Material for this task:
__________________________________________________

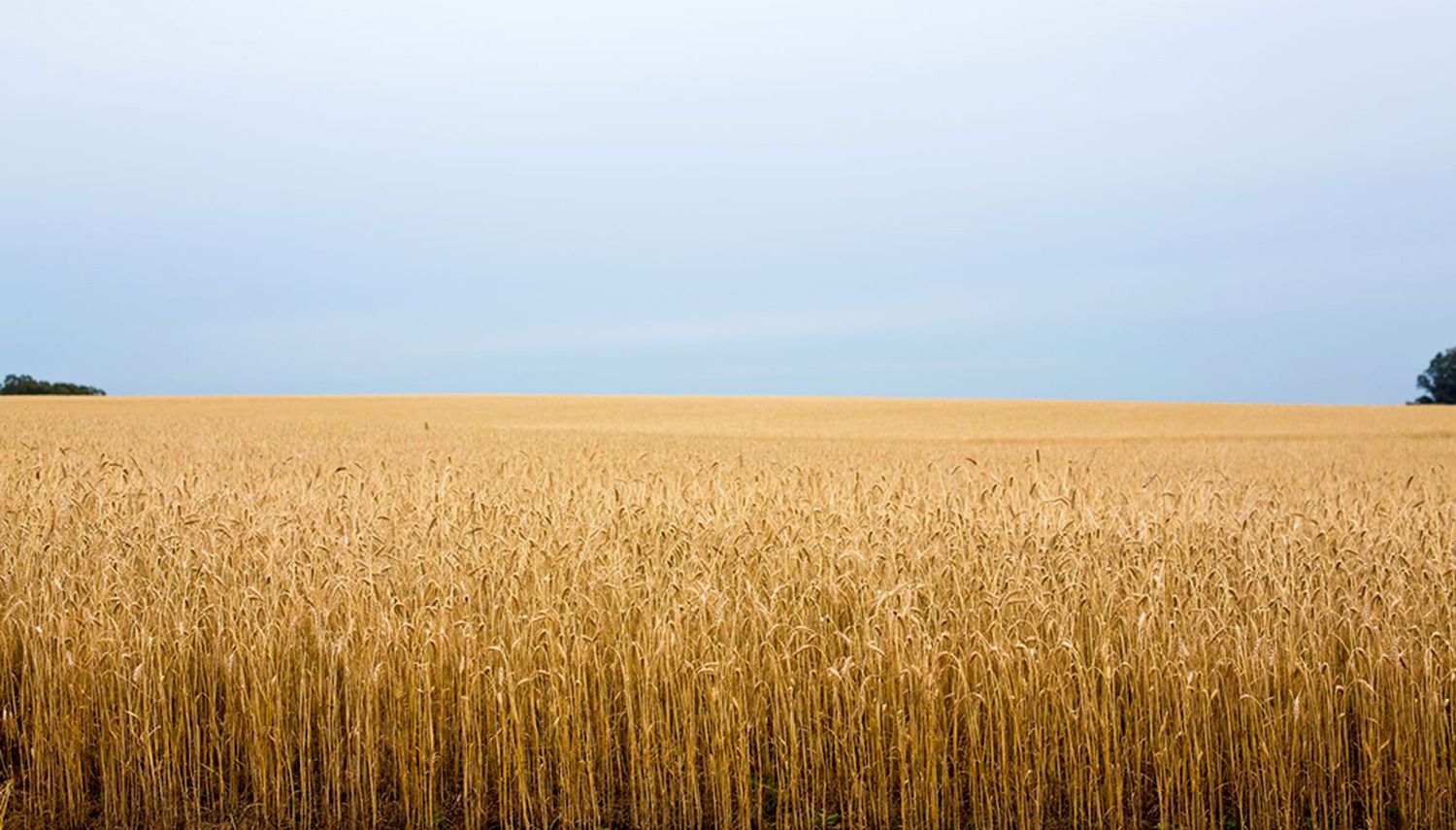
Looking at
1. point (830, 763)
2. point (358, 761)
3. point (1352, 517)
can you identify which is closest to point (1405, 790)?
point (830, 763)

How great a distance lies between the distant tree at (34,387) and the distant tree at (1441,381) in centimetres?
7199

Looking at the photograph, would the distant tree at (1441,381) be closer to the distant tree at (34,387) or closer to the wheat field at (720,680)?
the wheat field at (720,680)

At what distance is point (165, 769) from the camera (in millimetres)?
3828

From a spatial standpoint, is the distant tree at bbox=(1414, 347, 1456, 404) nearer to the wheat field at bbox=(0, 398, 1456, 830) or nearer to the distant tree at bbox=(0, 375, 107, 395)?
the wheat field at bbox=(0, 398, 1456, 830)

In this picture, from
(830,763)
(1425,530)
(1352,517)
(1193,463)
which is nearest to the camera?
(830,763)

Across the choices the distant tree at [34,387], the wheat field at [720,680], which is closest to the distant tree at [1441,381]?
the wheat field at [720,680]

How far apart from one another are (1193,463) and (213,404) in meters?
38.6

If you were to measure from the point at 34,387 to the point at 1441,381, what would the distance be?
75.0m

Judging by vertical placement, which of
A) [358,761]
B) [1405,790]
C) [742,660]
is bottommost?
[1405,790]

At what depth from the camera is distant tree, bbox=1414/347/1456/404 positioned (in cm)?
5397

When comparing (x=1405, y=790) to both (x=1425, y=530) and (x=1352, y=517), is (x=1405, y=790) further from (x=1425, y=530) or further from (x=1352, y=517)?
(x=1352, y=517)

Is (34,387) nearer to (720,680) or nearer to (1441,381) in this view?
(720,680)

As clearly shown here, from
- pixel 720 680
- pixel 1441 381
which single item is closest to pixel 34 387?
pixel 720 680

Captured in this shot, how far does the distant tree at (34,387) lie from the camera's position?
50.5 meters
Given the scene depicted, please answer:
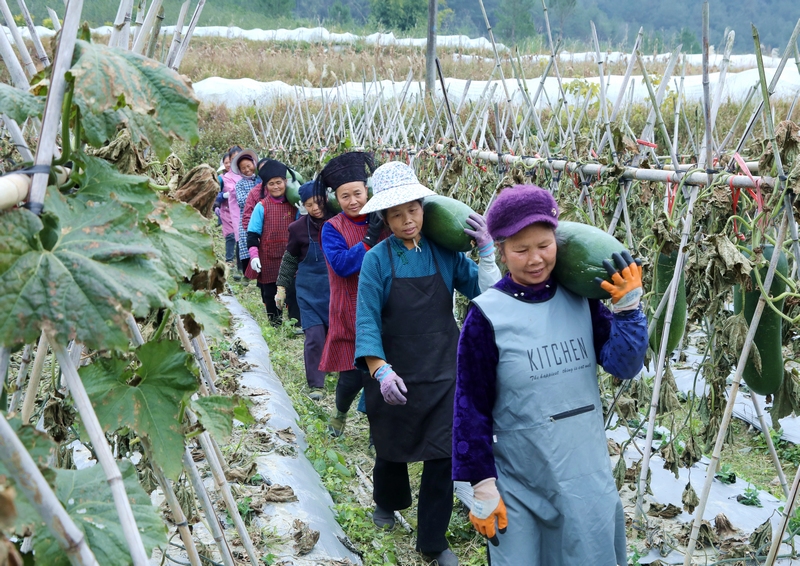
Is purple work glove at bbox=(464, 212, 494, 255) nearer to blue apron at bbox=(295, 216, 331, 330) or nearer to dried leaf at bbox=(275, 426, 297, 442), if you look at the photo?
dried leaf at bbox=(275, 426, 297, 442)

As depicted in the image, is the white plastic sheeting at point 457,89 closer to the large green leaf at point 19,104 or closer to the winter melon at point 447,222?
the winter melon at point 447,222

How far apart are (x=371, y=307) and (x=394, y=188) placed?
0.54 metres

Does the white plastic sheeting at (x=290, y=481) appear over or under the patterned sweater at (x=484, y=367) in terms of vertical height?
under

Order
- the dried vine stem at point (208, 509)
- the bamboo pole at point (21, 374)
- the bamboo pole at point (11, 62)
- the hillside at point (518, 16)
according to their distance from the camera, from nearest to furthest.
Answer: the bamboo pole at point (11, 62) < the bamboo pole at point (21, 374) < the dried vine stem at point (208, 509) < the hillside at point (518, 16)

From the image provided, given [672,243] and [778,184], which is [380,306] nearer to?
[672,243]

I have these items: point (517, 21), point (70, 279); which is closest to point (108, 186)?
point (70, 279)

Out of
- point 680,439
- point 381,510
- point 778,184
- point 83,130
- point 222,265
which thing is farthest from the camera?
point 680,439

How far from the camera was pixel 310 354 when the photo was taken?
5.76 metres

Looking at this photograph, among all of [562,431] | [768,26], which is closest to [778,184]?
[562,431]

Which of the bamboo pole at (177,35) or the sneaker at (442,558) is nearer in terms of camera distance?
the bamboo pole at (177,35)

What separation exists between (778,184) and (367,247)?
237cm

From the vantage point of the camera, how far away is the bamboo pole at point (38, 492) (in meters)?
0.77

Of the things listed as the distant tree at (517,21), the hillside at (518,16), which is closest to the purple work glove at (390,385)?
the hillside at (518,16)

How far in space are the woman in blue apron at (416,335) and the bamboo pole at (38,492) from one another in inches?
96.3
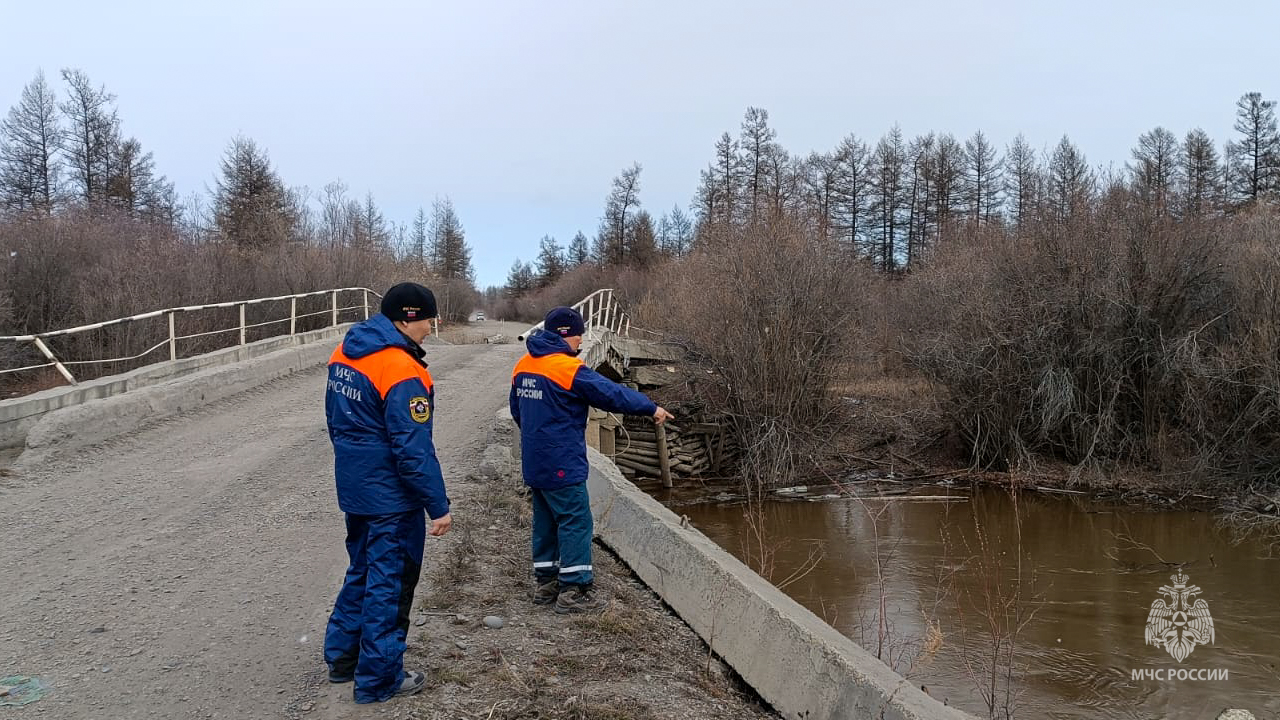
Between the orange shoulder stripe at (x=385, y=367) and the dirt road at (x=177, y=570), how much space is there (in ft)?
5.00

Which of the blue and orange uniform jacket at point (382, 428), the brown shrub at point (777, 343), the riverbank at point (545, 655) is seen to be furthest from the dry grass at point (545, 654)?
the brown shrub at point (777, 343)

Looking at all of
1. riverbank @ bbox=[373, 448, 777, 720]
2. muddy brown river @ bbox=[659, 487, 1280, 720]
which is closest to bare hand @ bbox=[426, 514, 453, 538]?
riverbank @ bbox=[373, 448, 777, 720]

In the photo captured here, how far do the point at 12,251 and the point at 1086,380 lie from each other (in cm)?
2511

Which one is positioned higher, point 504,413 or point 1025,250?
point 1025,250

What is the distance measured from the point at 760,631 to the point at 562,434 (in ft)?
5.28

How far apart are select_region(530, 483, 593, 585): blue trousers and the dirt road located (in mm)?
1339

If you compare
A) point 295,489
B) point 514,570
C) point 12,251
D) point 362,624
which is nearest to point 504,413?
point 295,489

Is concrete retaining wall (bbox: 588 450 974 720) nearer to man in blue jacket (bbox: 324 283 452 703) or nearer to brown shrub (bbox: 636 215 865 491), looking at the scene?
man in blue jacket (bbox: 324 283 452 703)

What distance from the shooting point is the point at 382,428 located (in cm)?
342

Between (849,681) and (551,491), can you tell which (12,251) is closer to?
(551,491)

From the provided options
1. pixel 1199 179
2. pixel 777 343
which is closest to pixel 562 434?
pixel 777 343

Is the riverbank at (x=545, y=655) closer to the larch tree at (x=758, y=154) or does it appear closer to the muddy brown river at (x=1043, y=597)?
the muddy brown river at (x=1043, y=597)

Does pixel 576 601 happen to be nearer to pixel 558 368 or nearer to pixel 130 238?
pixel 558 368

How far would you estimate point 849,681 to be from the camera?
3771 mm
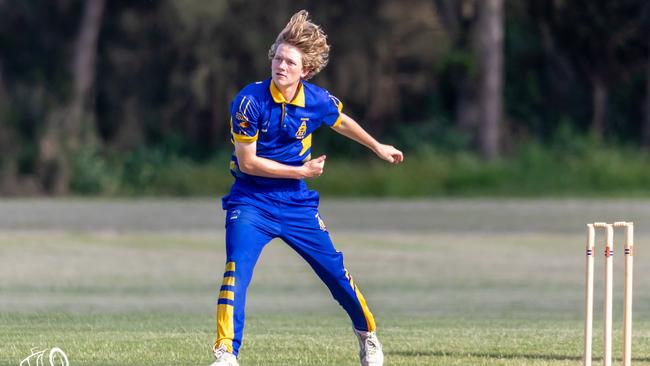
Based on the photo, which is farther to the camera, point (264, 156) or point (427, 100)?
point (427, 100)

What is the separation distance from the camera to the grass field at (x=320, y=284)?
909 centimetres

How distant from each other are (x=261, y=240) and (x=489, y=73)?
93.8 ft

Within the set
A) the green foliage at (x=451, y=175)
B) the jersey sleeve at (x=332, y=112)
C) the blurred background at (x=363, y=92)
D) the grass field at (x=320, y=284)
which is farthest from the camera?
the blurred background at (x=363, y=92)

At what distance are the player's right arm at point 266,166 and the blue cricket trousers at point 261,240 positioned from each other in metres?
0.19

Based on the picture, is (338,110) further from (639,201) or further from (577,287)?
(639,201)

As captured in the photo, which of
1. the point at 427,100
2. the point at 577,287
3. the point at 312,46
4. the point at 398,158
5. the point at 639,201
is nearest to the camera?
the point at 312,46

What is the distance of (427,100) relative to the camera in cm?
4081

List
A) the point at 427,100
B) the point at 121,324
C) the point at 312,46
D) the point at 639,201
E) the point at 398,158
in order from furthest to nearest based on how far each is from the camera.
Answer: the point at 427,100, the point at 639,201, the point at 121,324, the point at 398,158, the point at 312,46

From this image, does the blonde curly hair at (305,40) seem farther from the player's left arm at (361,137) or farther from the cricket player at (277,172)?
the player's left arm at (361,137)

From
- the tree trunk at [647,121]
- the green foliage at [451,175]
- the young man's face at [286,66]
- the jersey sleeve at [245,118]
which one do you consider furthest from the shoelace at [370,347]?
the tree trunk at [647,121]

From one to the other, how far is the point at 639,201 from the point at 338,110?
2374cm

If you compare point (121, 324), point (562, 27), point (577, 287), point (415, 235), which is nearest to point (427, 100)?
point (562, 27)

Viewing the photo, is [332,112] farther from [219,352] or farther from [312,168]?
[219,352]

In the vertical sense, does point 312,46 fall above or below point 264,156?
above
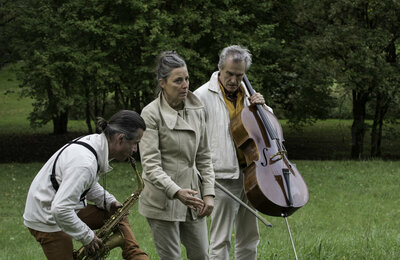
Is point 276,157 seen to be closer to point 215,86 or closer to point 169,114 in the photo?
point 215,86

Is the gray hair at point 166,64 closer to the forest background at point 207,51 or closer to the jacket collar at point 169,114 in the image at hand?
the jacket collar at point 169,114

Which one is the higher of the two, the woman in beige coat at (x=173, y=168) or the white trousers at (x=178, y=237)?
the woman in beige coat at (x=173, y=168)

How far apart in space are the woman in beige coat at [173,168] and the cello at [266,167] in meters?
0.45

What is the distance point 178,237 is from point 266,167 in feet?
3.12

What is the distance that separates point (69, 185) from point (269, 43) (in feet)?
44.7

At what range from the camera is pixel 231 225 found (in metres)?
4.81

__________________________________________________

Objective:
Where the line containing "As captured in the photo, which of" appears above, start there and set down each line exactly through the last line of the data; leave out every picture.

Task response:
As captured in the photo, which of
1. the point at 427,100
2. the point at 577,287
3. the point at 312,46
4. the point at 398,158
5. the point at 639,201
is nearest to the camera?
the point at 312,46

What is the distance of (427,100) relative to the camera in cm?
4081

List
A) the point at 427,100
B) the point at 121,324
C) the point at 312,46
D) the point at 639,201
E) the point at 398,158
in order from furthest to nearest based on how far each is from the camera.
Answer: the point at 427,100, the point at 639,201, the point at 121,324, the point at 398,158, the point at 312,46

From this image, does the blonde curly hair at (305,40) seem farther from the player's left arm at (361,137) or farther from the cricket player at (277,172)?
the player's left arm at (361,137)

From
- the tree trunk at [647,121]
- the green foliage at [451,175]
- the young man's face at [286,66]
- the jersey sleeve at [245,118]
which one do you consider furthest from the shoelace at [370,347]?
the tree trunk at [647,121]

From one to the other, how far is the point at 639,201 from the point at 338,110?
2374cm

If you compare point (121, 324), point (562, 27), point (577, 287), point (415, 235), which is nearest to point (427, 100)?
point (562, 27)

Viewing the photo, is [332,112] farther from [219,352] or farther from [312,168]?
[219,352]

In the vertical sense, does point 312,46 fall above or below point 264,156?
above
Is point 276,157 seen to be closer to point 215,86 or closer to point 169,114 in the photo?
point 215,86

Is the gray hair at point 166,64 closer to the forest background at point 207,51 or closer to the jacket collar at point 169,114 in the image at hand?
the jacket collar at point 169,114

Which one is the higher of the two, the woman in beige coat at (x=173, y=168) or the white trousers at (x=178, y=237)?
the woman in beige coat at (x=173, y=168)

How far apart in space are the woman in beige coat at [173,168] and the cello at [266,167] in meters?
0.45

What is the distance point 178,237 is from point 266,167 in feet?
3.12

What is the distance that separates point (69, 185) from point (269, 43) (in feet)?
44.7

At what range from the camera is pixel 231 225 found (in metres)?
4.81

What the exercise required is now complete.